Moving With the Land, Listening to the Ancestors
My mother’s family are the descendants of French fur traders and Native Americans in the Straights of Michigan, the islands and narrow waterways connecting the upper and lower peninsulas and spanning across Lake’s Michigan and Huron. We are enrolled in the Mackinac Band of Chippewa and Ottawa Indians but none of us have lived in the North for a generation. For me, at first, the decision to enroll was more political than cultural: the Band has spent the last 20 years petitioning for federal recognition and I wanted to offer solidarity in the fight. But over the last couple of years, I have had several profound experiences of reconnection: with the Band, the ancestors, and the land.

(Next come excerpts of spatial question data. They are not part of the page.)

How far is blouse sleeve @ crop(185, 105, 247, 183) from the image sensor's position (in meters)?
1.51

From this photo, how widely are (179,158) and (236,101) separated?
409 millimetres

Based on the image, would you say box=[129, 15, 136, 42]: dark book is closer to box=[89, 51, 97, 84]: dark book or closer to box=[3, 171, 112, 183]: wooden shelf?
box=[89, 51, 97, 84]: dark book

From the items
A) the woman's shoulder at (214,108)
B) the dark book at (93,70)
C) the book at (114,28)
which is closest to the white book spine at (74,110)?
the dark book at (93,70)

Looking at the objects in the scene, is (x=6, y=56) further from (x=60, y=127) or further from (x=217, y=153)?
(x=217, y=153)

In Moving with the Land, Listening to the Ancestors, I want to honor the sacred locations on the island as well as the people that came before the settlers. I hand-wrote all the surnames from the Durant Roll, an Indian census from 1870 and 1907 that was used to determine who was eligible to receive annuities from the federal government following the treaties of 1836 and 1855 where the Ottowa and Chippewa were forced to cede most of their land. I rolled those pieces of paper into beads and strung them on a strand that measures over 17 feet long. I took the strand to locations all over the island and read the surnames in an act that was both ceremonial and performative.

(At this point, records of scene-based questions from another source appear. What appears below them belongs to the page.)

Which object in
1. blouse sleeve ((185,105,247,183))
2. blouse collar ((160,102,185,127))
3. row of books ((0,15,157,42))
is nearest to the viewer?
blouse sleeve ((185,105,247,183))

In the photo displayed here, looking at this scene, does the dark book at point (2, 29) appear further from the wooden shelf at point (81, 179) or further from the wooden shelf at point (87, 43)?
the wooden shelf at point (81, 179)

Naming is an act of respect and in order to understand what we value, we just have to look at how we name things. Naming is also an act of memorializing. To speak the names of the island’s native inhabitants is to remember them, and to do so in the presence of the island’s oldest rocks, trees, and mosses, is to acknowledge that we cannot separate the animate from the inanimate, the spirit from matter, or the people from the land.